Have tried a iron bar normally used on soil / clay.....but is hard slow work into sandstone 
Would a jackhammer with a long pointy bit and also flat end bit get down far enough........or core drill ? The core drills from the local hire shop are only 50mm diameter max. so I would need to drill several holes and still use a iron bar ........any suggestions??? 
cheers  :Doh:

----------


## phild01

Maybe contact a local fencing guy who can core drill a larger hole for you.  BTW, why so deep?  If it is fairly deep sandstone, your posts need not be so far down.

----------


## intertd6

The idea is not to dig holes in sandstone if you don't have to, a method is to use deep chemical anchors into the sandstone & angle brackets fixed to every face of the post.
regards inter

----------


## SilentButDeadly

There's no need to be bigger than 50mm diameter.  More than enough for a bit of steel to bolt a fence post to.  Failing that even threaded rod & Chemset holding an L bracket would work too.  Putting timber into a hole in sandstone is like putting a pine post into a fish tank...

----------


## phild01

Do a gal posts (inside and out) into core drilled holes, best result.

----------


## Pulse

eBay some imported core drills and use a cheap rotary hammer, I cored 110mm diameter into a concrete retaining wall, then use a structural grout ( bunnings has a lanko one) to set the posts, only need to go down 100-200mm.

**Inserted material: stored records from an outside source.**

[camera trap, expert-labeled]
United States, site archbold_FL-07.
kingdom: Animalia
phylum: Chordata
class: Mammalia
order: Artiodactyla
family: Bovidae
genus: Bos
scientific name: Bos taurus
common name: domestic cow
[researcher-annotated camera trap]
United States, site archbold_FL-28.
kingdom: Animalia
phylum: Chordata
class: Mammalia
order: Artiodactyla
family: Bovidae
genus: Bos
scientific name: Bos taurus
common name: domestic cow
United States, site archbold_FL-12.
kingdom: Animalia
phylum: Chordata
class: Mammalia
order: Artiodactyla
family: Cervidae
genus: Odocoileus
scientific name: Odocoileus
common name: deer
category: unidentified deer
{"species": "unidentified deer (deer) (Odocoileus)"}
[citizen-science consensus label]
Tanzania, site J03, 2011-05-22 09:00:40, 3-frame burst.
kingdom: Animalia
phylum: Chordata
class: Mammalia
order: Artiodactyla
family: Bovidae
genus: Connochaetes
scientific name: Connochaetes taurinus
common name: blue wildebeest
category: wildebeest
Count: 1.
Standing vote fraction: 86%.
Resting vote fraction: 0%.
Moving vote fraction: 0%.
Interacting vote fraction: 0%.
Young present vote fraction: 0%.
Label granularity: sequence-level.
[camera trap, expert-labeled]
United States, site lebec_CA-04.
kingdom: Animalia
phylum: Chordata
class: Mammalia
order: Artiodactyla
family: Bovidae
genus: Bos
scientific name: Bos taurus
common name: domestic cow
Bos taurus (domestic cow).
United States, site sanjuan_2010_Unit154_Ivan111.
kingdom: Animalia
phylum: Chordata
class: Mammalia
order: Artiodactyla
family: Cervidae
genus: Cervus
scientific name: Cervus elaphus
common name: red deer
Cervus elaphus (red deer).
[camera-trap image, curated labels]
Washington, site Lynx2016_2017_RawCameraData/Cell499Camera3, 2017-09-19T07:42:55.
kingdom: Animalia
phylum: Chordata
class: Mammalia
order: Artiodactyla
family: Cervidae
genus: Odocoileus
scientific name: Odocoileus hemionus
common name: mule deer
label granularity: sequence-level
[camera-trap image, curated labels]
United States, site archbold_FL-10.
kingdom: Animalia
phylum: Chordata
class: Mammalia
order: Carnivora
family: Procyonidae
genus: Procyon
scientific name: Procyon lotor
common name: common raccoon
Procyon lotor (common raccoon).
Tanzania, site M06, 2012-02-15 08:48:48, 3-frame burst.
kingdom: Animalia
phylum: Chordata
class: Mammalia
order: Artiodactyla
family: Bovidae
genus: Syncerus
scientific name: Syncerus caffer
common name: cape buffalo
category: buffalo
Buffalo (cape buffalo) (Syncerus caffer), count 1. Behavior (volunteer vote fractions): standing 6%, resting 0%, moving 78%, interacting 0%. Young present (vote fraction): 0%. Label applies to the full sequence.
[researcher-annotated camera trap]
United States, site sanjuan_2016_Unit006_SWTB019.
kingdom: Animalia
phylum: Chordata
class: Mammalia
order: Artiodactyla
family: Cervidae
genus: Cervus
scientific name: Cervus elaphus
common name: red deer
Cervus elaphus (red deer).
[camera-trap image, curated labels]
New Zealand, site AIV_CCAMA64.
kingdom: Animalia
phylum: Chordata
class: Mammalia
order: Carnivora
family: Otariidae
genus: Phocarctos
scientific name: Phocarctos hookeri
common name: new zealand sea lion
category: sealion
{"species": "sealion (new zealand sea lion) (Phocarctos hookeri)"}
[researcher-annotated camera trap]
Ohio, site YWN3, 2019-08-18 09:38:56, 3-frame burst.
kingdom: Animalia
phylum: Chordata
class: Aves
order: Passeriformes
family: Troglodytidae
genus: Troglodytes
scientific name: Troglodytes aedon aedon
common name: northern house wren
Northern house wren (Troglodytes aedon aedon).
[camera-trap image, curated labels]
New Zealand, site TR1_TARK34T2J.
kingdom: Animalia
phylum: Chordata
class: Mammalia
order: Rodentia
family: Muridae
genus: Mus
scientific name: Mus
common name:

Use brackets like other suggested as an alternative.
cheers
Pulse

----------


## phild01

> eBay some imported core drills and use a cheap rotary hammer, I cored 110mm diameter into a concrete retaining wall, then use a structural grout ( bunnings has a lanko one) to set the posts, only need to go down 100-200mm. Use brackets like other suggested as an alternative.
> cheers
> Pulse

   I ruined two cheap rotary drills with the core drills.  Be very wary of the kick using large diameter bores.  My sandstone is very hard (ironstone)! The structural non shrink grout is worth the go.

----------


## Pulse

I killed one when I hit 12mm reo, it did cut through it though. Plenty of water and patience. You could also get someone in to core drill it, but this is a DIY forum!

----------


## phild01

Yes, keep the water up.

----------